Undang-undang Indonesia juga berkuasa melakukan penuntutan terhadap siapapun juga di luar
negara Indonesia juga terhadap orang asing di luar Indonesia. Tolak pangkal pemikiran dari asas
perlindungan adalah bahwa setiap negara yang berdaulat wajib melindungi kepentingan hukumnya
atau kepentingan nasionalnya. Ciri utamanya adalah Subjeknya berupa setiap orang tidak terbatas
pada warga negara saja, selain itu tidak tergantung pada tempat, ia merupakan tindakan-tindakan
yang dirasakan sangat merugikan kepentingan nasional indonesia yang karenanya harus dilindungi.
Kepentingan nasional tersebut ialah:
1. Keselamatan kepala/wakil Negara RI, keutuhan dan keamanan negara serta
pemerintah yang sah, keamanan penyerahan barang, angkatan perang RI pada waktu
perang, keamanan Martabat kepala negara RI;
2. Keamanan ideologi negara, pancasila dan haluan Negara;
3. Keamanan perekonomian;
4. Keamanan uang Negara, nilai-nilai dari surat-surat yang dikeluarkan RI;
5. Keamanan pelayaran dan penerbangan terhadap pembajakan;
6. Asas Universalitas

6. Asas Universalitas
Asas universalitas ialah suatu asas yang memberlakukan KUHP terhadap perbuatan pidana yang
terjadi di luar wilayah Indonesia yang bertujuan untuk merugikan kepentingan internasional.
Peristiwa pidana yang terjadi dapat berada di daerah yang tidak termasuk kedaulatan negara
mana pun. Jadi yang diutamakan oleh asas tersebut adalah keselamatan internasional. Contoh:
pembajakan kapal di lautan bebas, pemalsuan mata uang negara tertentu bukan negara
Indonesia.
Jadi di sini mengenai perbuatan-perbuatan jahat yang dilakukan dalam daerah yang tidak
termasuk kedaulatan sesuatu negara mana pun, seperti: di lautan terbuka, atau di daerah kutub.
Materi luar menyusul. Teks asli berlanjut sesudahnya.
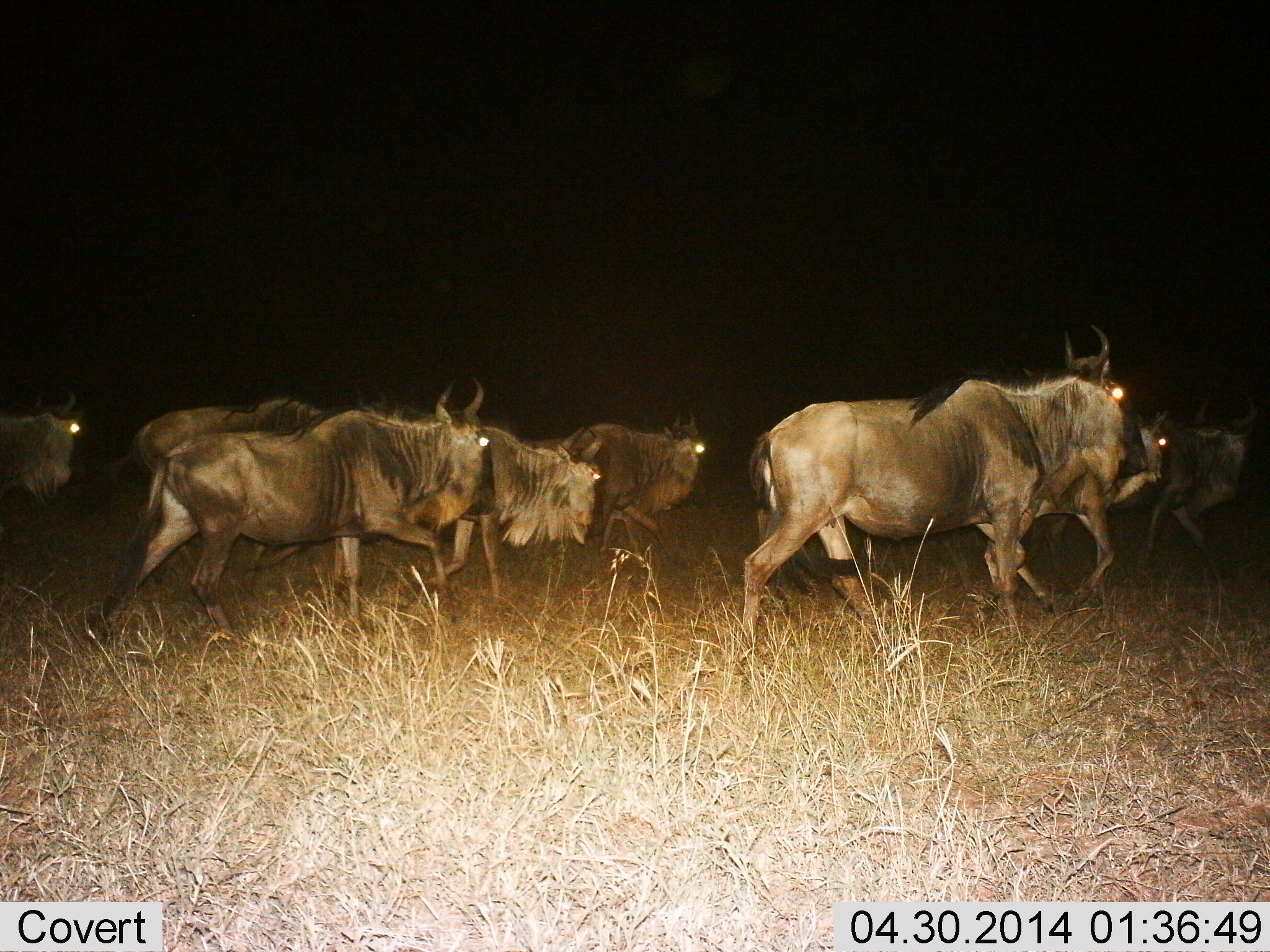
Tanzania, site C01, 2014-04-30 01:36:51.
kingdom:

Yang dilindungi dilindungi di sini ialah kepentingan dunia. Jenis kejahatan yang diancam pidana
menurut asas ini sangat berbahaya bukan saja dilihat dari kepentingan Indonesia tetapi juga
kepentingan dunia. Secara universal (menyeluruh di seantero dunia) jenis kejahatan ini dipandang
perlu dicegah dan diberantas. Demikianlah, sehingga orang Jerman menamakan asas ini
weltrechtsprinzip (asas hukum dunia). Di sini kekuasaan kehakiman menjadi mutlak karena
yuridiksi pengadilan tidak tergantung lagi pada tempat terjadinya delik atau nasionalitas atau
domisili terdakwa.
Hal ini diatur dalam KUHP pasal 4 ayat 4. Asas ini didasarkan atas pertimbangan, seolah-olah di
seluruh dunia telah ada satu ketertiban hukum.